Exercise directions: Rewrite the lines of the listing as a JSON list of strings, one string per line and with blank lines omitted, starting at the line containing "Please rank" and continuing through the line containing "from farthest to nearest?", both included. Convert only those lines.

--- START ---

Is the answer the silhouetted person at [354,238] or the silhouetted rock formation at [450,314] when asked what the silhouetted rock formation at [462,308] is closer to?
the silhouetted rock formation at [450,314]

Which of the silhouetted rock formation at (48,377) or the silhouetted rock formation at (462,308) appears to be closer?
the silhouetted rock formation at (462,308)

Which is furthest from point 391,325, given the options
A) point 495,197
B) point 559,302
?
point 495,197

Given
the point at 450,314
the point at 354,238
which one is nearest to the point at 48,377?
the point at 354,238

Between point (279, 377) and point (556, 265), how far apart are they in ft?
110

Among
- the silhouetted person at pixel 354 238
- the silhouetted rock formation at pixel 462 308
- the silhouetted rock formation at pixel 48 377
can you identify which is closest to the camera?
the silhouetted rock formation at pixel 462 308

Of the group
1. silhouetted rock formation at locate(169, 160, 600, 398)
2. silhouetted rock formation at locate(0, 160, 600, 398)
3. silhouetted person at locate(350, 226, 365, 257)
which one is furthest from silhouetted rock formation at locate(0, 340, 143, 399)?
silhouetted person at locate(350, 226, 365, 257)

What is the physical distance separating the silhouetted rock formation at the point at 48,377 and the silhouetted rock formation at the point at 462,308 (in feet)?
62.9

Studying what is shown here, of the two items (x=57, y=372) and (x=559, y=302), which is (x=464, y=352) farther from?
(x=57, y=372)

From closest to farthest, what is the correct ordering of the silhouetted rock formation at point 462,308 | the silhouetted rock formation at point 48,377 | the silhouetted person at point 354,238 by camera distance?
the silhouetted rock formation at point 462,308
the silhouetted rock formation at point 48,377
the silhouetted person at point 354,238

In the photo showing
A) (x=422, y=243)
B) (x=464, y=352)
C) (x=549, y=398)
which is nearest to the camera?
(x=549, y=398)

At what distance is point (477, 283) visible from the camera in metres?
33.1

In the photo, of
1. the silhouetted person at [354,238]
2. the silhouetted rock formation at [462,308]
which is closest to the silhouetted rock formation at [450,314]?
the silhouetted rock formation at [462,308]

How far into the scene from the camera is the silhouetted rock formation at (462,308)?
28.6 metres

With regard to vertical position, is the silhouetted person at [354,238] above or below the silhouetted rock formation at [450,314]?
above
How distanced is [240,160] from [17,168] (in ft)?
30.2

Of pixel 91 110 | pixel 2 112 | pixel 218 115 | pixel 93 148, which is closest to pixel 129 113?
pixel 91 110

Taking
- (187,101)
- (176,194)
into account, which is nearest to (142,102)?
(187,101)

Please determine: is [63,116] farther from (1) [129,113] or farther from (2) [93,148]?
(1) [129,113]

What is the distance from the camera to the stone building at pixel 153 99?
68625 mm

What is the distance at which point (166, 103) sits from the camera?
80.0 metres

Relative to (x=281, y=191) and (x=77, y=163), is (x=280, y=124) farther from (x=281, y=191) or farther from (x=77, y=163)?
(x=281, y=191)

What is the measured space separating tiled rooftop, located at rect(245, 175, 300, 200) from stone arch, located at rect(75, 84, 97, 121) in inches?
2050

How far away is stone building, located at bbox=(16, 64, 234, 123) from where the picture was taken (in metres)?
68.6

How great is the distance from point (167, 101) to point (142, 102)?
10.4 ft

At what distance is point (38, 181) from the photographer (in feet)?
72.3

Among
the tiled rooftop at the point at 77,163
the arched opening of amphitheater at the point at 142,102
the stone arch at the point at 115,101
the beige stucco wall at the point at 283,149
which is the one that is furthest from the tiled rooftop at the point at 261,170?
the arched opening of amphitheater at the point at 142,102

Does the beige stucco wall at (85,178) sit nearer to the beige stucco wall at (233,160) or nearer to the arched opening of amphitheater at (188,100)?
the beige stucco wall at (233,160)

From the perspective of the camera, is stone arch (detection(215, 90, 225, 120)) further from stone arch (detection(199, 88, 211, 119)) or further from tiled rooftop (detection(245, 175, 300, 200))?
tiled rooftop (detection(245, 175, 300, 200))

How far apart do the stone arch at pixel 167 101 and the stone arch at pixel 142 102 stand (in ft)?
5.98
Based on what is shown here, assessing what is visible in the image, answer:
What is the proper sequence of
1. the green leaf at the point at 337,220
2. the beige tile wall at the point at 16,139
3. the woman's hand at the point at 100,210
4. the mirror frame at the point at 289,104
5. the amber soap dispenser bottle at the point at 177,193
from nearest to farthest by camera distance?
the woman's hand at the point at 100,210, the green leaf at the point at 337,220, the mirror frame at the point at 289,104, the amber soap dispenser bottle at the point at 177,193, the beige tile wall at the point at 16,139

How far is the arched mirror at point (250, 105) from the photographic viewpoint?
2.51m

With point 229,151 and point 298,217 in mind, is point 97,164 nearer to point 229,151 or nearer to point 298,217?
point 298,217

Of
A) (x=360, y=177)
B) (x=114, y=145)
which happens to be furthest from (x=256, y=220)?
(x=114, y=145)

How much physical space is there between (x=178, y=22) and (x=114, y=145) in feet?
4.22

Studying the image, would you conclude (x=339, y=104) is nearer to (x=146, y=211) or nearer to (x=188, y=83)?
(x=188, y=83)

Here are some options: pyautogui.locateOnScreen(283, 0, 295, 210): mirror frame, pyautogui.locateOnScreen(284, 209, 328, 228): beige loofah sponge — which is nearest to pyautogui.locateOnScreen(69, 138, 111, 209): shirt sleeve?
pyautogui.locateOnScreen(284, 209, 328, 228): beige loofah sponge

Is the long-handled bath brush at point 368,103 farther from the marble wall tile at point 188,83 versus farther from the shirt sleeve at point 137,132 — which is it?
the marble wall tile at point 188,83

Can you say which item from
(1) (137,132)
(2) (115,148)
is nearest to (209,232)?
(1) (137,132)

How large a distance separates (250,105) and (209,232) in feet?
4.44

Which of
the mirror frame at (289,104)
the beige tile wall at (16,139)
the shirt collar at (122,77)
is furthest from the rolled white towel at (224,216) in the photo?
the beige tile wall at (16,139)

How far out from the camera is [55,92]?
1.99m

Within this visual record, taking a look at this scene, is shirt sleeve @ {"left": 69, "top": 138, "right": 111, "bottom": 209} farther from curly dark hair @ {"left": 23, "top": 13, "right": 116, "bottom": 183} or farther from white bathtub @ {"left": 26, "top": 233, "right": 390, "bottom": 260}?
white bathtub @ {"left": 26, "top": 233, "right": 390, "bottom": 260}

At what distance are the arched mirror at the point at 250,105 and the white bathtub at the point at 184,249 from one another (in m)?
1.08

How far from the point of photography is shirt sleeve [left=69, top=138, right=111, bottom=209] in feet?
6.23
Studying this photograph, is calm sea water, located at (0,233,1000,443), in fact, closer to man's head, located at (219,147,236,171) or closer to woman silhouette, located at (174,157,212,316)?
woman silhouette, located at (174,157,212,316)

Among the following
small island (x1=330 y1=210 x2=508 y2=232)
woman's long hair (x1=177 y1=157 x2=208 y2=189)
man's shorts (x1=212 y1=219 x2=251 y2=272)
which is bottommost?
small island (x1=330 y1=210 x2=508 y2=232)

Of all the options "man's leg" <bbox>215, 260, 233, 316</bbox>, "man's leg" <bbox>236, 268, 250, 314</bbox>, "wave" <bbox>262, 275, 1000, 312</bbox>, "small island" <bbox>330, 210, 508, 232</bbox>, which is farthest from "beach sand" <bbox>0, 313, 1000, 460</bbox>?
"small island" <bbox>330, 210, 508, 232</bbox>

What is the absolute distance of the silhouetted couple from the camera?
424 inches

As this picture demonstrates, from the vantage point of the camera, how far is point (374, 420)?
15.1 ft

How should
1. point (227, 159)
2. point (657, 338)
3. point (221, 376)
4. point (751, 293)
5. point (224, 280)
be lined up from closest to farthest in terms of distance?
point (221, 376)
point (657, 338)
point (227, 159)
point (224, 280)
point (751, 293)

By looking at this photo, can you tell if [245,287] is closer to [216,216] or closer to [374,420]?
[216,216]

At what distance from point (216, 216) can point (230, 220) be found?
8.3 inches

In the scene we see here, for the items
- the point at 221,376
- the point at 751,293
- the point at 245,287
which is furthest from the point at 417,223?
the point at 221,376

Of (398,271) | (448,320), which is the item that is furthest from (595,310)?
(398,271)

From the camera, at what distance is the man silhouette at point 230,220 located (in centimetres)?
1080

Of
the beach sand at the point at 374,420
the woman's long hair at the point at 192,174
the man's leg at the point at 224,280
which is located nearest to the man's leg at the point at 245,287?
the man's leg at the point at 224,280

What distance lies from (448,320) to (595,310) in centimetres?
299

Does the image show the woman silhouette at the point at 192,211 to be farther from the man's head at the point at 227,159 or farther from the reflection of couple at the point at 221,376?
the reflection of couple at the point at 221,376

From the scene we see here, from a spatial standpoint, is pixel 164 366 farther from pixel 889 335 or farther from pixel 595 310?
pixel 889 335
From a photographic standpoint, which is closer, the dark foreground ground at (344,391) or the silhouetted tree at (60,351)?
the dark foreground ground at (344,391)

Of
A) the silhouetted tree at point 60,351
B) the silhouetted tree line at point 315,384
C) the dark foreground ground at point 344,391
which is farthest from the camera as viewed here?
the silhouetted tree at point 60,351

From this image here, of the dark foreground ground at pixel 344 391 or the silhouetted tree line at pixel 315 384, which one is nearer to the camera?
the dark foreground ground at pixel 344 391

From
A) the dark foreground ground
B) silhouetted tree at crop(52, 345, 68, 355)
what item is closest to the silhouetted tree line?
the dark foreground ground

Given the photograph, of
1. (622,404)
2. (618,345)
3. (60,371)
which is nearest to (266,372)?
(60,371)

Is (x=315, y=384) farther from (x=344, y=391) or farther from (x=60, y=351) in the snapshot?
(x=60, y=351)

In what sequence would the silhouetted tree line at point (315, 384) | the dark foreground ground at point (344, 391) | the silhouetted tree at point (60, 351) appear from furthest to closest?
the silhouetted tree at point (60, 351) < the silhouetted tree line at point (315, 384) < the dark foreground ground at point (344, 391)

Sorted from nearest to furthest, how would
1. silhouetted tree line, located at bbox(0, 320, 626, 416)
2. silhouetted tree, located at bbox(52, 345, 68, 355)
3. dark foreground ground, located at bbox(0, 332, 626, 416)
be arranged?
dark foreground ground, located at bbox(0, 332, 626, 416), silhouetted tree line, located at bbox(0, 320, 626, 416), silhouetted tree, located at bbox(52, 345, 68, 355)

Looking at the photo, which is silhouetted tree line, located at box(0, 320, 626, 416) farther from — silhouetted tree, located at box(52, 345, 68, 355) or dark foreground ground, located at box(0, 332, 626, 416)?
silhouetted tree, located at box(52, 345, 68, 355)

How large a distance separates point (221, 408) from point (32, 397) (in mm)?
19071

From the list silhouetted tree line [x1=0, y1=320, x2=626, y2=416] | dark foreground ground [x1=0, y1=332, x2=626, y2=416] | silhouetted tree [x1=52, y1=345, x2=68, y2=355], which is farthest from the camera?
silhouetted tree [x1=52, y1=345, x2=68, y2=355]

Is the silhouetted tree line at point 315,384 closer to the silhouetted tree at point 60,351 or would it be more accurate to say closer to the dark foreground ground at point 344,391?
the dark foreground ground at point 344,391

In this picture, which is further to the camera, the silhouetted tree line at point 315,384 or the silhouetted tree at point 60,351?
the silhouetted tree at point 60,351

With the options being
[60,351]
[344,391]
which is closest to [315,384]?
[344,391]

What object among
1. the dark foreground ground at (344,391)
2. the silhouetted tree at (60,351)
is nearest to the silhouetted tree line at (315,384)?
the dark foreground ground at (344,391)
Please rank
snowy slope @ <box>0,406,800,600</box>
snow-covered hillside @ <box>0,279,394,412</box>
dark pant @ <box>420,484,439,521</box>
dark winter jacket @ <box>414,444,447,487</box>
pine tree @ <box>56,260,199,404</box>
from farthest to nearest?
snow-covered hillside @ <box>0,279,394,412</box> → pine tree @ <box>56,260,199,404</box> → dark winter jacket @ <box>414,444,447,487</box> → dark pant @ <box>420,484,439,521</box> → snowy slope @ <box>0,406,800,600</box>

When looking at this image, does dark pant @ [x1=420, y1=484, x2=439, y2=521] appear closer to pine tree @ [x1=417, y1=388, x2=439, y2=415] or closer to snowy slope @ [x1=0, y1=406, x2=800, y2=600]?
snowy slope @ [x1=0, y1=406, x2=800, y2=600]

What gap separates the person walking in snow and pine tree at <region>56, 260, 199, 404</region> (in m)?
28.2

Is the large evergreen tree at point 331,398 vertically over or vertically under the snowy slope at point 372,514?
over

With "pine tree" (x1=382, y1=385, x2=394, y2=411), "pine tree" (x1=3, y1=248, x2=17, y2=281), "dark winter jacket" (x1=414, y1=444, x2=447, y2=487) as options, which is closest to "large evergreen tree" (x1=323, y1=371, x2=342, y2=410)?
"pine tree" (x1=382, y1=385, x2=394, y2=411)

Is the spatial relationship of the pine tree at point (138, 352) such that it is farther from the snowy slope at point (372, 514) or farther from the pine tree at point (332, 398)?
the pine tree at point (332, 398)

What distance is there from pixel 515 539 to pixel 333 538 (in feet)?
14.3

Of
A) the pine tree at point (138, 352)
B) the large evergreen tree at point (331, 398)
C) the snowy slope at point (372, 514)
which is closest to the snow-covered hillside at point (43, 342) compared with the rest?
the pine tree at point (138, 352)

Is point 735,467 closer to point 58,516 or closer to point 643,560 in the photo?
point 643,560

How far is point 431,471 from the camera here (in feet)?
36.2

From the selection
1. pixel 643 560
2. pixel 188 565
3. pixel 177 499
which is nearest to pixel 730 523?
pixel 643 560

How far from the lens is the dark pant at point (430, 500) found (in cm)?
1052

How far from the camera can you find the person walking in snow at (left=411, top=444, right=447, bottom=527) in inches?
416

--- END ---

Exercise output:
[
  "Please rank",
  "snowy slope @ <box>0,406,800,600</box>",
  "snow-covered hillside @ <box>0,279,394,412</box>",
  "dark pant @ <box>420,484,439,521</box>",
  "dark winter jacket @ <box>414,444,447,487</box>",
  "pine tree @ <box>56,260,199,404</box>",
  "from farthest to nearest?"
]